AUFGABENSTELLUNG.
Prüfen Sie, ob die folgenden Aussagen mit dem Textauszug über die „Neuen Rechten“ übereinstimmen, und begründen Sie jedes Ja oder Nein mit einem wörtlichen Zitat der entscheidenden Stelle. (a) Die „Neuen Rechten“ sind aus dem rechtsextremen Lager hervorgegangen. (b) Das wichtigste historische Vorbild der „Neuen Rechten“ ist das „3. Reich“. (c) Die „Neuen Rechten“ begannen sich vor etwa drei Jahrzehnten zu entwickeln.

TEXTAUSZUG.
|---|
Um die Schnittstelle zwischen ,,Neo-Konservatismus" und ,,Völkischem Nationalismus" zu untersuchen, muß man den politischen und gesellschaftlichen Bereich zwischen diesen beiden Lagern betrachten. In der Bundesrepublik Deutschland ist dies der ,,rechte" Bereich des etablierten Konservatismus und der modernere, nicht neonazistische Bereich des Rechtsextremismus.13

Die Gruppierung der sogenannten ,,Neuen Rechten", welche sich vor etwa drei Jahrzehnten zu entwickeln begann, spielt in dieser Materie eine wesentliche Rolle.14 Darum behandelt dieser Abschnitt die wesentlichen Aspekte der ,,Neuen Rechten".

3.1. Historische Ursprünge

Die ,,Neuen Rechten" sind aus dem stigmatisierten, rechtsextremen Lager hervorgegangen. Bei ihnen handelt es sich um eine jüngere Generation, welche ein anderes Konzept verfolgt, da der direkte Bezug der ,,Ewig Gestrigen" auf die NS-Zeit eine gesellschaftliche Akzeptanz unmöglich macht.15

Ihr wichtigster historischer Bezugspunkt und ideologisches Vorbild ist deshalb nicht das ,,3.Reich", sondern die ,,Konservative Revolution" in der Weimarer Republik.16 Diese Bewegung richtete sich gegen die bürgerlich-liberalen Werte der französischen Revolution und deren Einfluß auf die Verfassung der Weimarer Republik.
|---|
QUELLENMATERIAL.
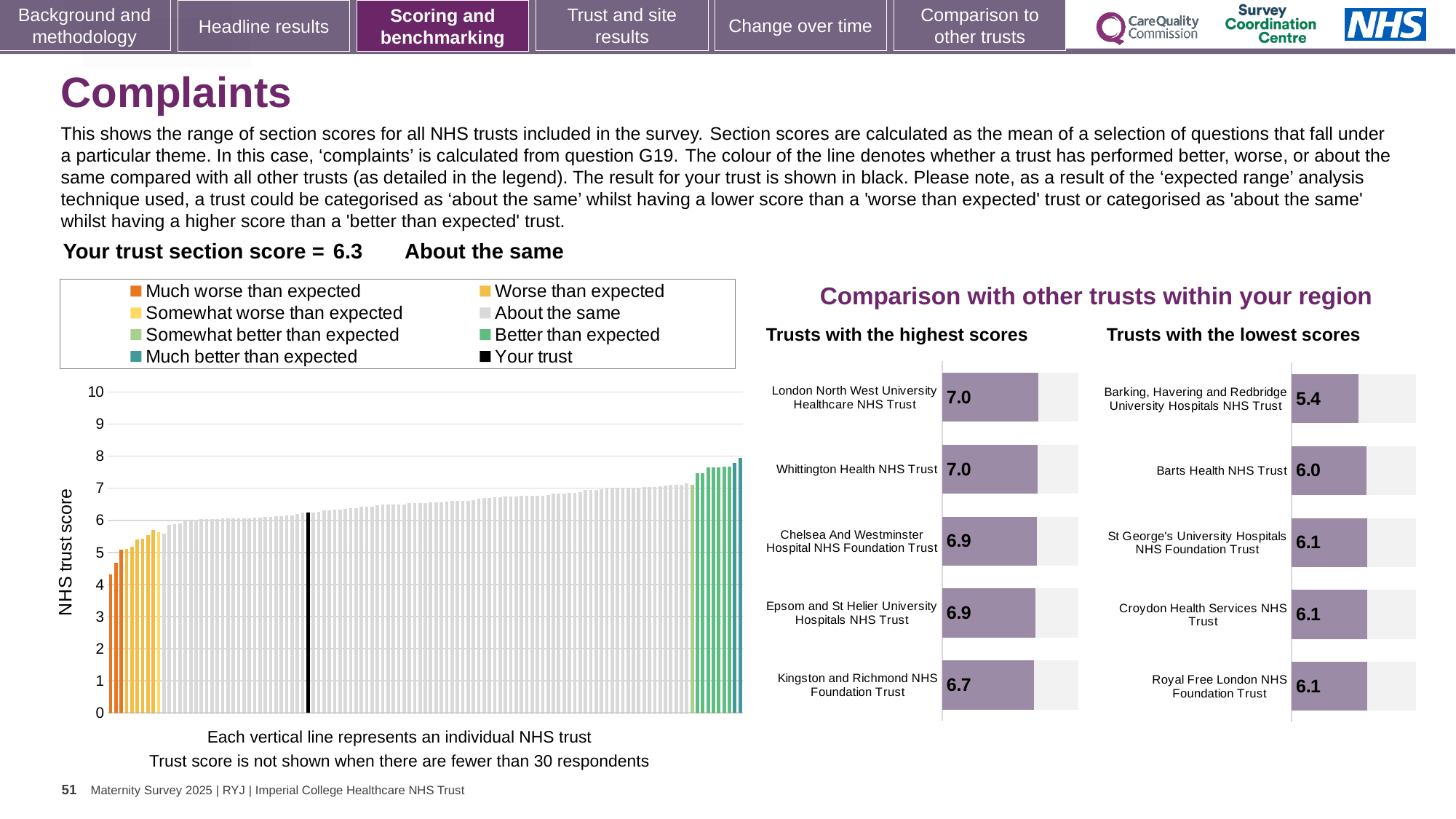
In the 'Trusts with the lowest scores' chart, which is larger: the score for Barts Health NHS Trust or the score for Barking, Havering and Redbridge University Hospitals NHS Trust? Barts Health NHS Trust In the 'Trusts with the lowest scores' chart, what is the score for Barking, Havering and Redbridge University Hospitals NHS Trust? 5.4 What kind of chart is the large chart on the left showing NHS trust scores? Bar chart In the 'Trusts with the highest scores' chart, what is the score for Kingston and Richmond NHS Foundation Trust? 6.7 In the 'Trusts with the lowest scores' chart, what is the difference between the score for Barts Health NHS Trust and the score for Barking, Havering and Redbridge University Hospitals NHS Trust? 0.6 In the large chart on the left, is the value of the lowest bar greater or less than 5? less In the large chart on the left, is the value of the black bar (your trust) greater or less than 7? less In the 'Trusts with the highest scores' chart, what is the score for Chelsea And Westminster Hospital NHS Foundation Trust? 6.9 In the 'Trusts with the lowest scores' chart, which trust has the lowest score? Barking, Havering and Redbridge University Hospitals NHS Trust How many entries does the legend above the large chart on the left list? 8 How many trusts are listed in the 'Trusts with the highest scores' chart? 5 In the 'Trusts with the highest scores' chart, what is the difference between the score for London North West University Healthcare NHS Trust and the score for Kingston and Richmond NHS Foundation Trust? 0.3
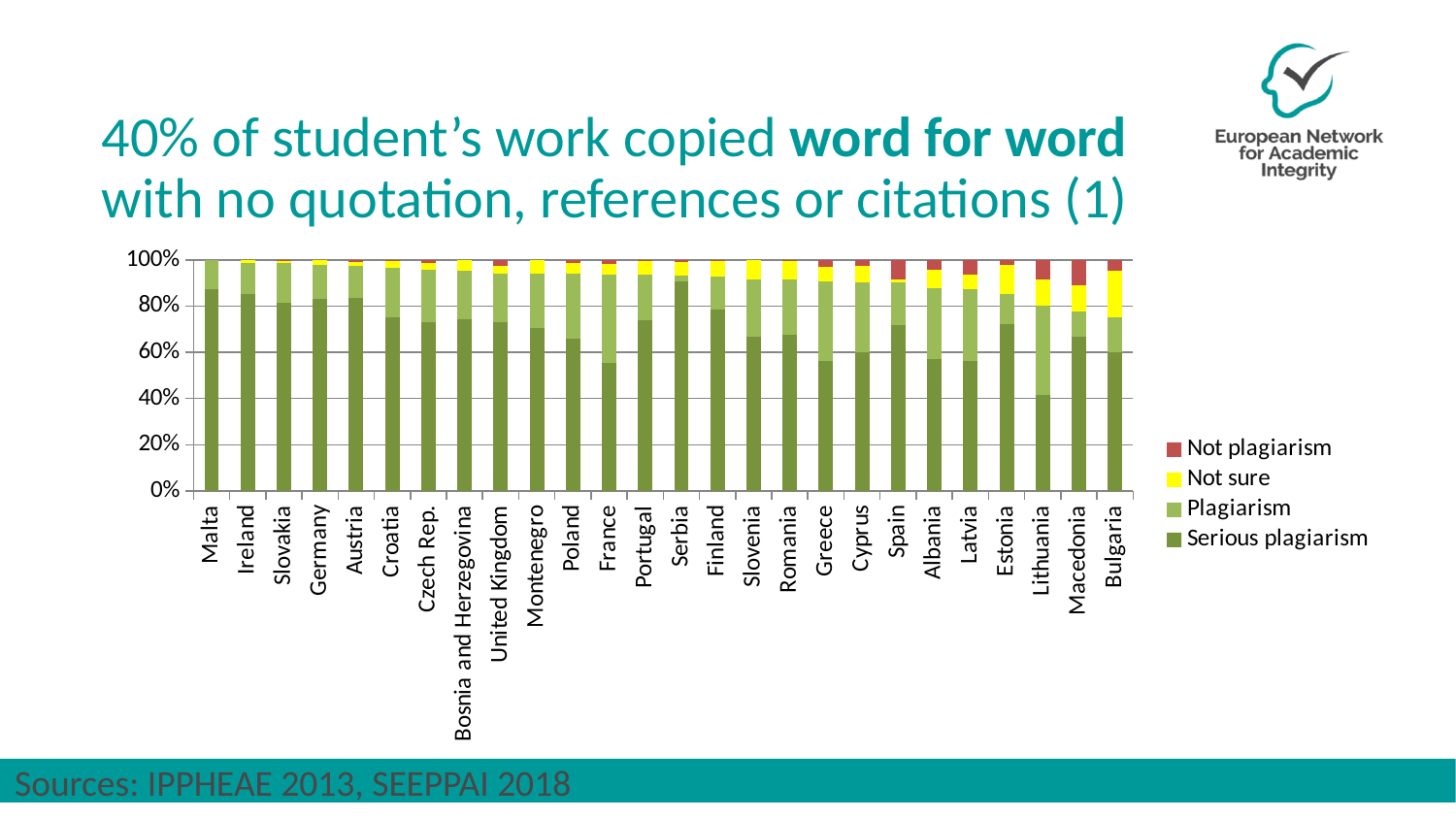
Is the Serious plagiarism value for Malta greater or less than 80%? greater Which country has the lowest share of Serious plagiarism? Lithuania What is the total height of each stacked bar in the chart? 100% Which country has the highest share of Serious plagiarism? Serbia What kind of chart is shown on the slide? Stacked bar chart How many countries are shown on the x axis of the chart? 26 What sources are cited at the bottom of the slide? IPPHEAE 2013, SEEPPAI 2018 How many series does the chart legend list? 4 Is the Serious plagiarism value for Lithuania greater or less than 60%? less Which has a larger Serious plagiarism share, Malta or Lithuania? Malta Is the Serious plagiarism value for France greater or less than 60%? less Which series is shown in yellow in the chart legend? Not sure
|---|
SCHRIFTLICHE ANTWORT.
(a) Ja: »aus dem stigmatisierten, rechtsextremen Lager hervorgegangen«
(b) Nein: »nicht das ,,3.Reich", sondern die ,,Konservative Revolution" in der Weimarer Republik«
(c) Ja: »welche sich vor etwa drei Jahrzehnten zu entwickeln begann«